PASSAGE FOR REVIEW:
* * * * *

Posts tagged ‘regular expressions’

Merging Pajek vertices into Stata

| Gabriel |

Sometimes I use Pajek (or something that behaves similarly like Mathematica or Network Workbench) to generate a variable which I then want to merge back onto Stata. However the problem is that the output requires a little cleaning because it’s not as if the first column is your “id” variable as it exists in Stata and the second column the metric and you can just merge on “id.” Instead they tend to encode your Stata id variable, which means you have to merge twice, first to associate the Stata id variable with the Pajek id variable, second to associate the new data with your main dataset.

So the first step is to create a merge file to associate the encoded key with the Stata id variable. You get this from the Pajek “.net” file (ie, the data file). The first part of this file is the encoding of the nodes, the rest (which you don’t care about for these purposes) is the connections between these nodes. In other words you want to go from this:

*Vertices 3
1 "tom"
2 "dick"
3 "harry"

* * * * *

THE TASK:
Please list every software program named in the post on merging Pajek vertices into Stata. The items that come after this post were taken from a separate source.

* * * * *

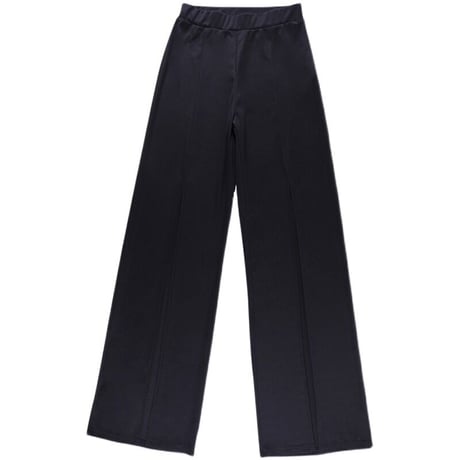 Front slit ハイウエスト フレアパンツ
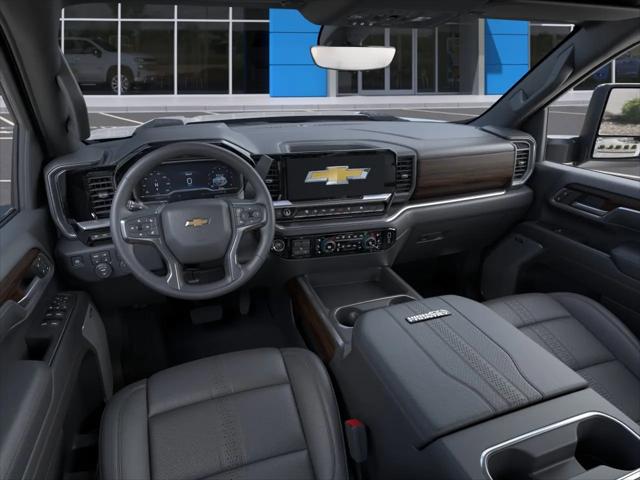 2026 Chevrolet Silverado 2500HD Crew Cab, Standard Bed, High Country, 4WD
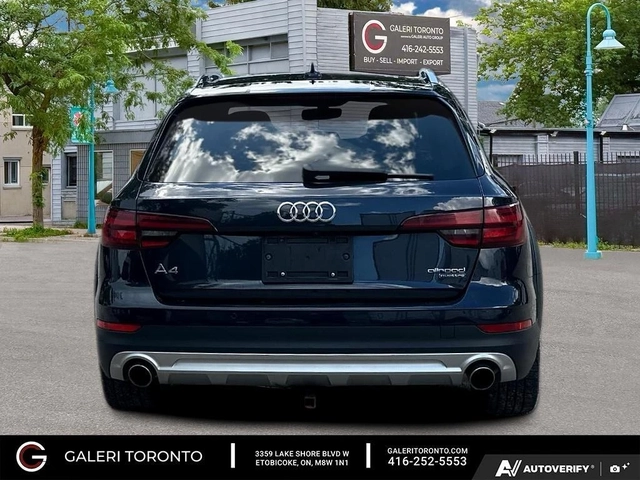 Audi A4 Allroad CARFAX* ПАНОРАМА* КАФЯВА КОЖА - автомобили, коли, обяви за нови и употребявани 5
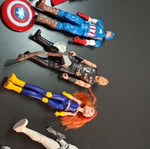 Toys figures like new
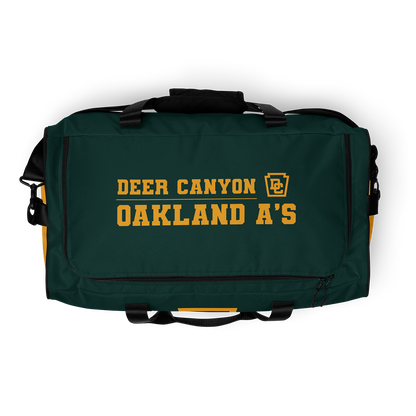 Deer Canyon Oakland A's Duffle Bag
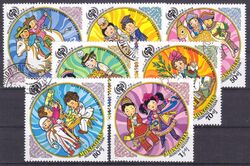 Mongolei 1979  Internationales Jahr des Kindes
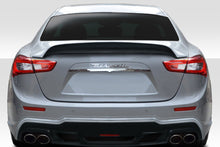 Load image into Gallery viewer, 2014-2023 Maserati Ghibli Duraflex RG Spec Rear Trunk Wing Spoiler - 1 Piece
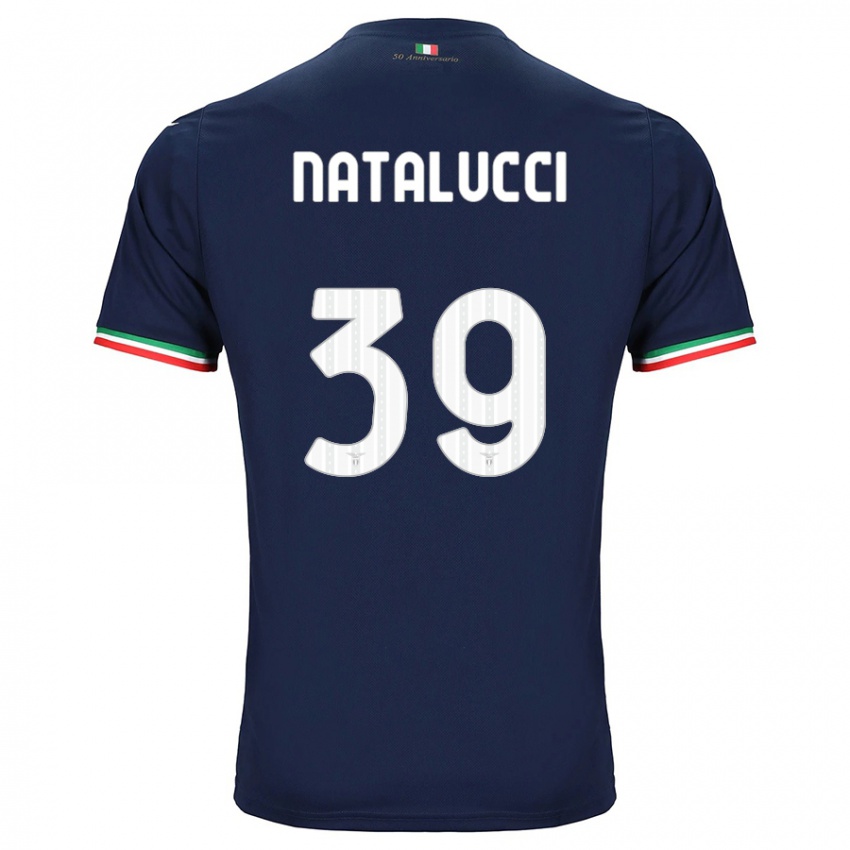 Hombre Camiseta Serena Natalucci #39 Armada 2ª Equipación 2023/24 La Camisa México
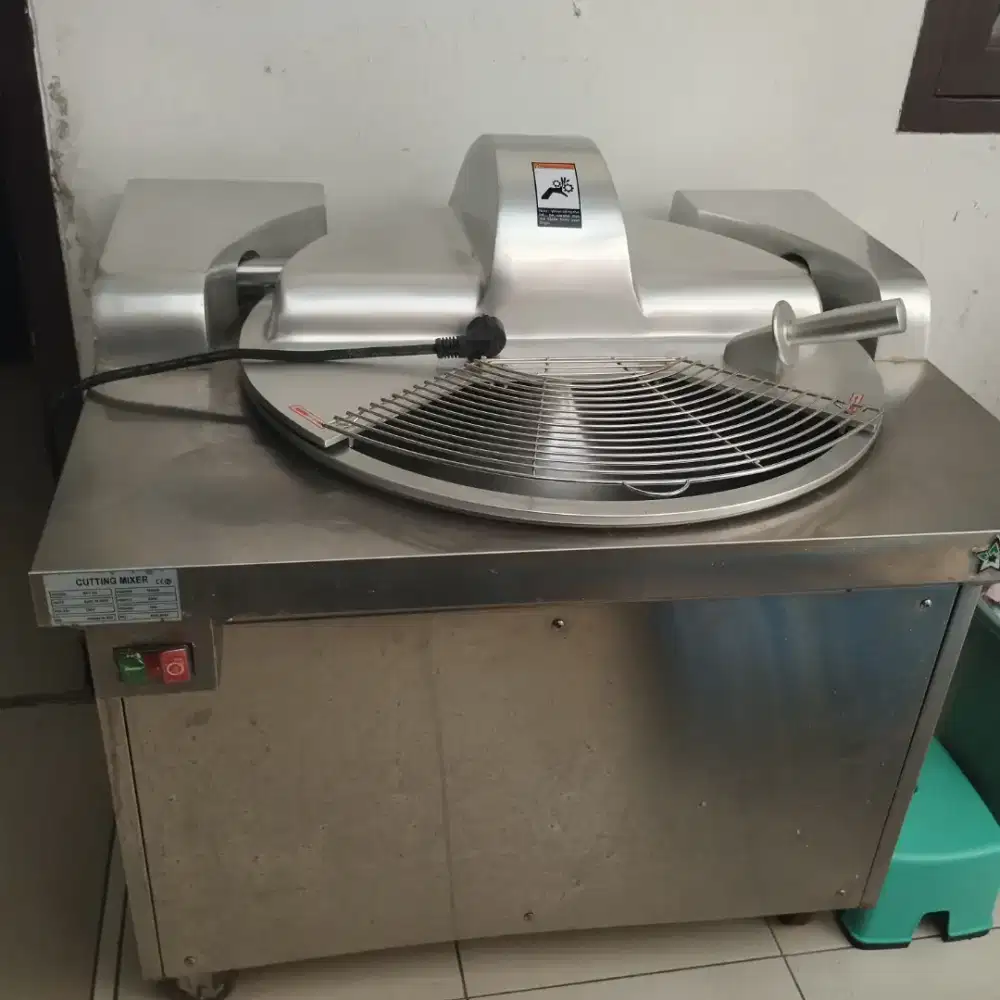 Jual bowl cutter/ mesin giling adonan wirastar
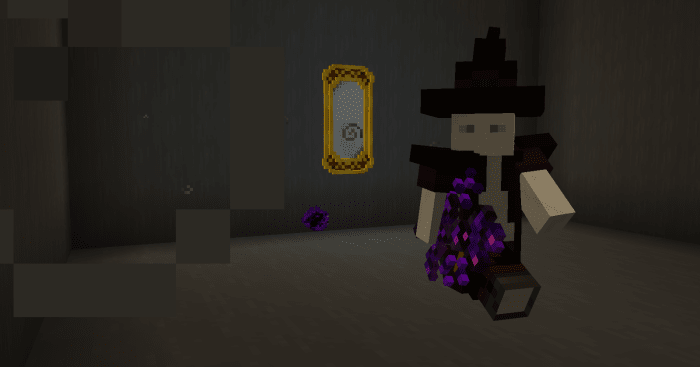Be careful when entering the mirror, as the demon inside is powerful and can use any of your weapons or armor, even if they come from other mods.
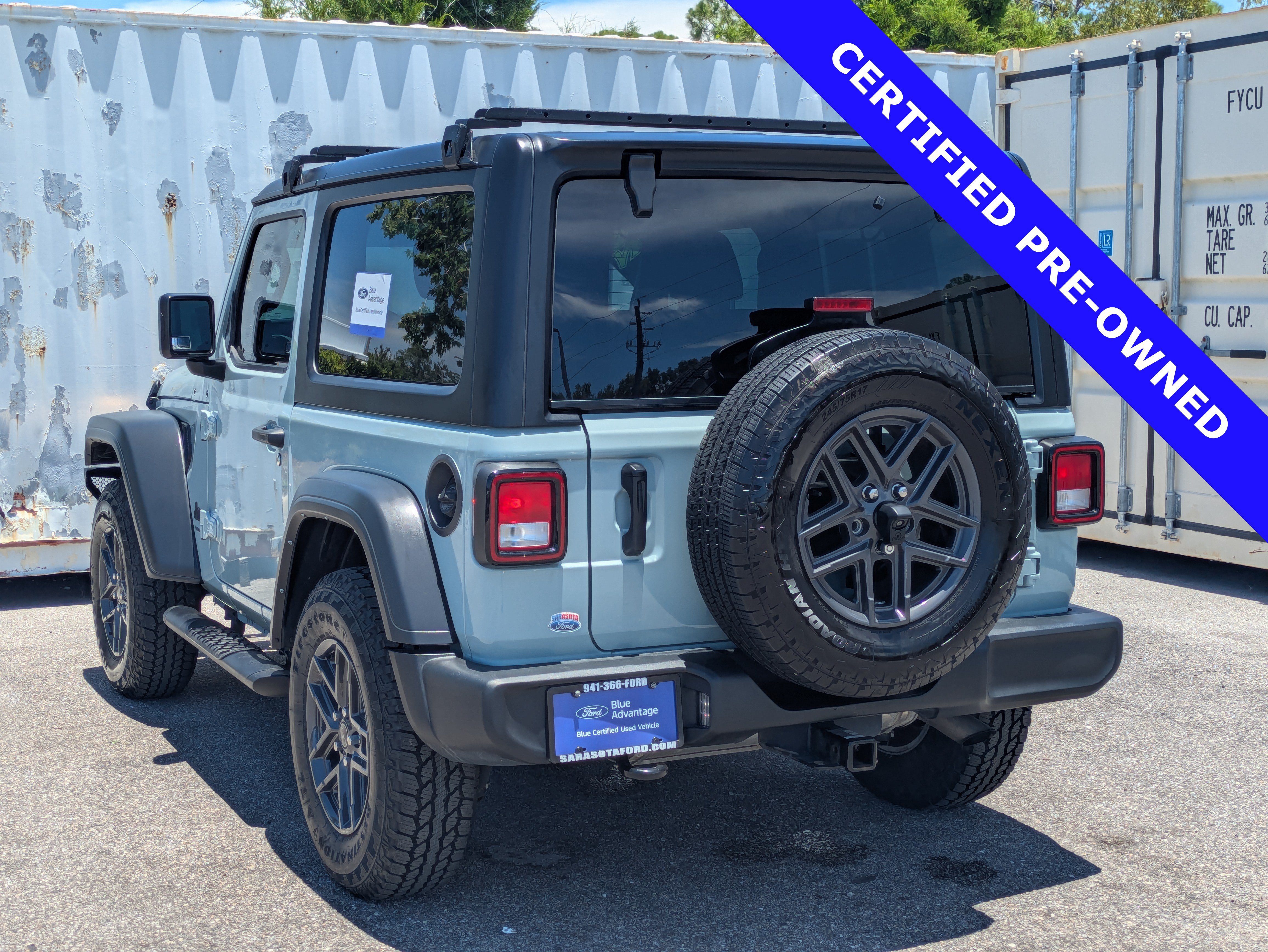 Used 2024 Jeep Wrangler Sport AWD/4WD image 6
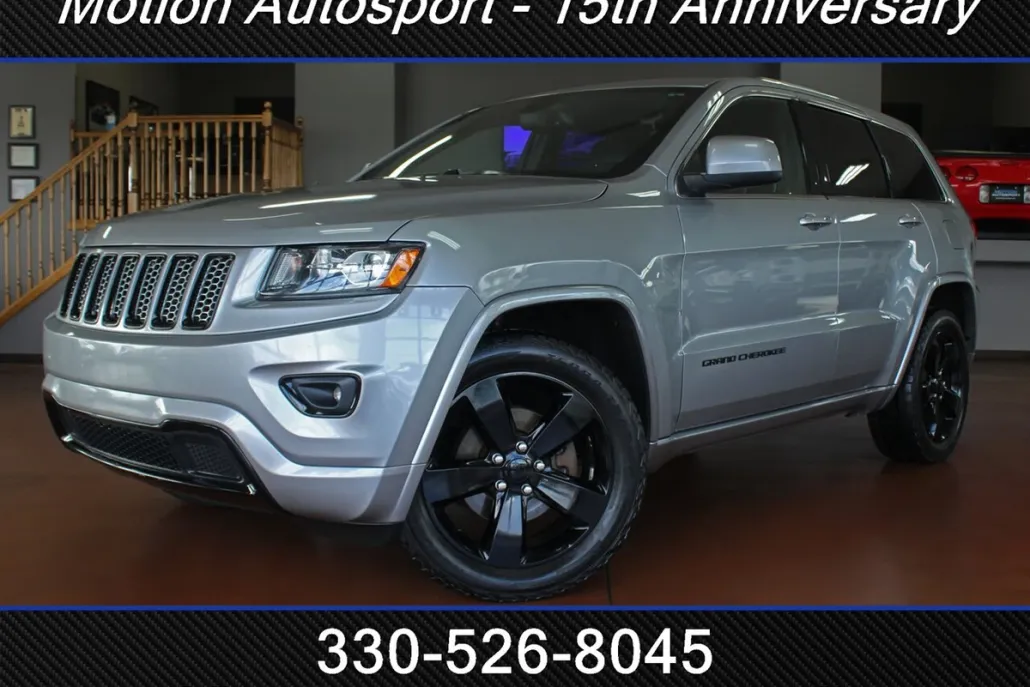 2014 Jeep Grand Cherokee Altitude photo 1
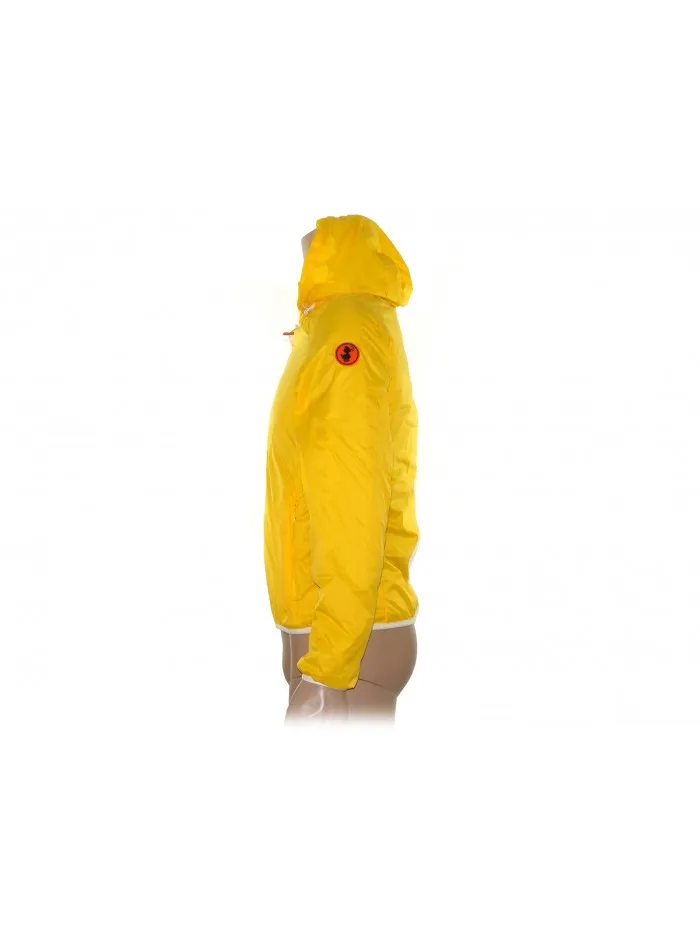 Save The Duck Men's Jacket Yellow - Art. 3340 Col. 48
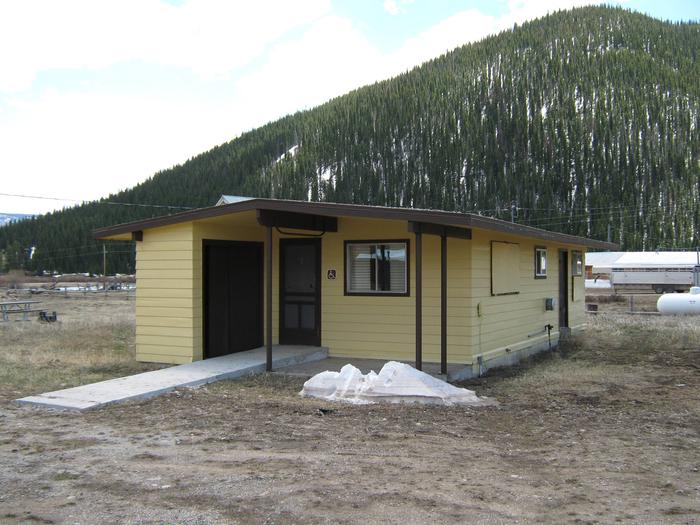Lodging at Platoro Cabin 2 in Antonito, Colorado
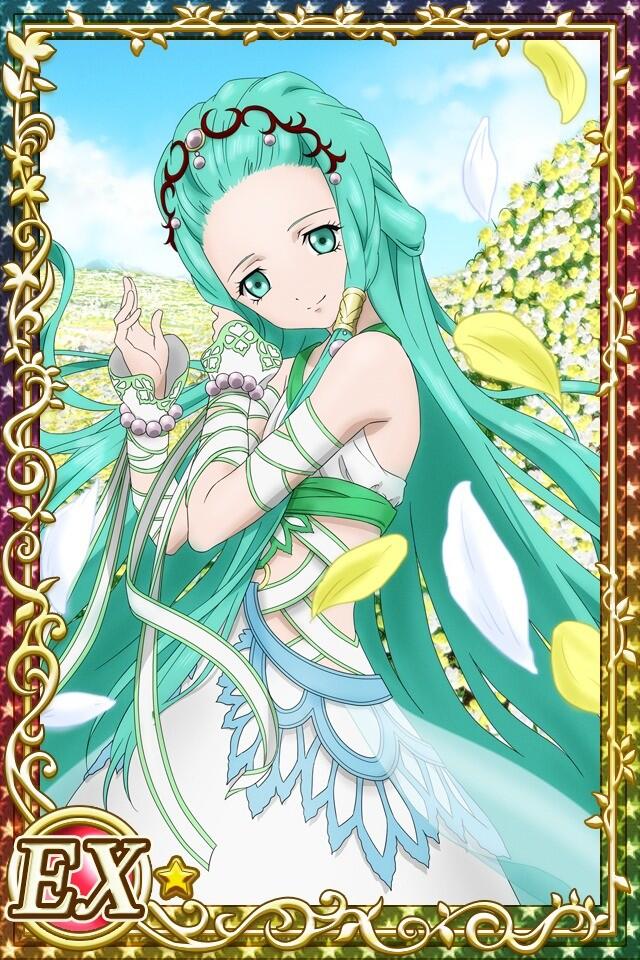 Richea Spodune (Tales of Hearts/Hearts R)
Keywords: cardevolve hearts heartsr richea EX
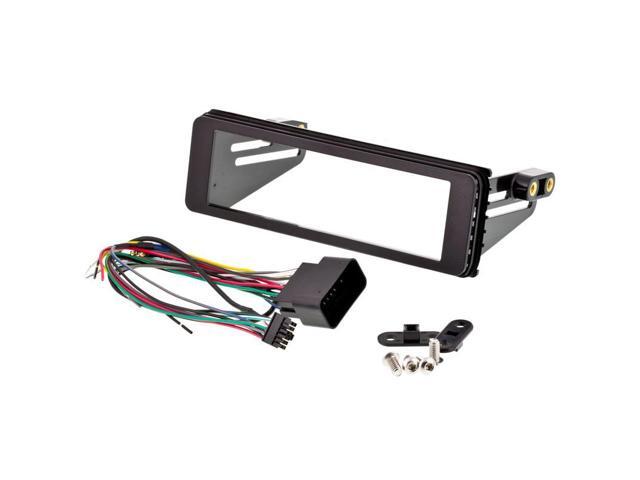 Metra - Dash Kit for Select 1996-2013 Harley Electra/Street Glide Road DIN - Black - image 4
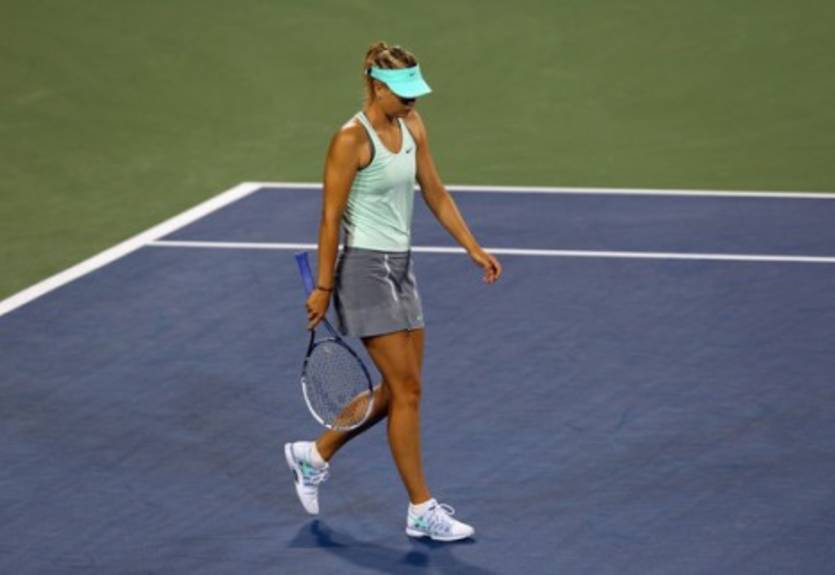 Цинциннати (WTA). Неудачи Гергес и Иванович, Стивенс неожиданно выбивает Шарапову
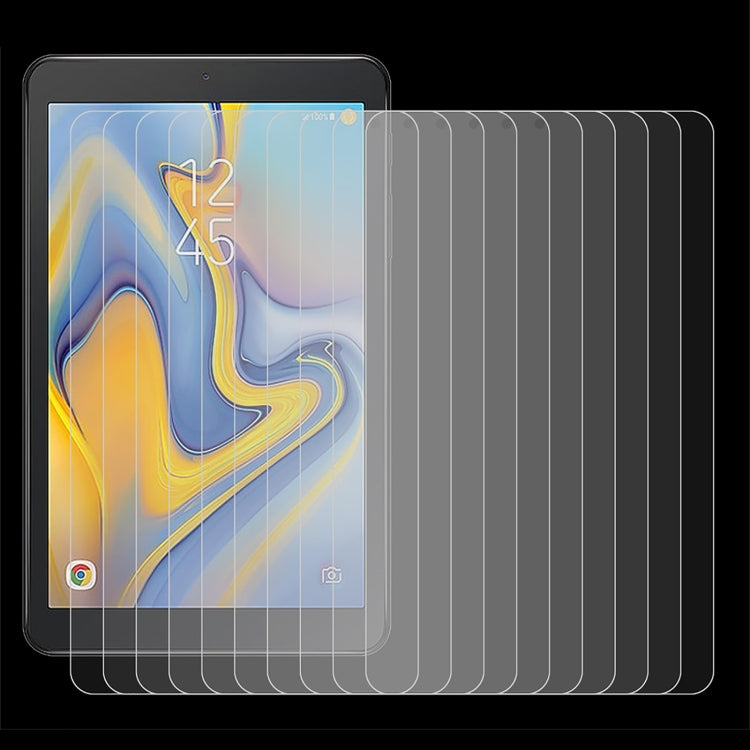For Samsung Galaxy Tab A 8.0 SM-T387 25 PCS 9H 2.5D Explosion-proof Tempered Glass Film by buy2fix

* * * * *

ANSWER SECTION:
Pajek, Mathematica, Network Workbench, Stata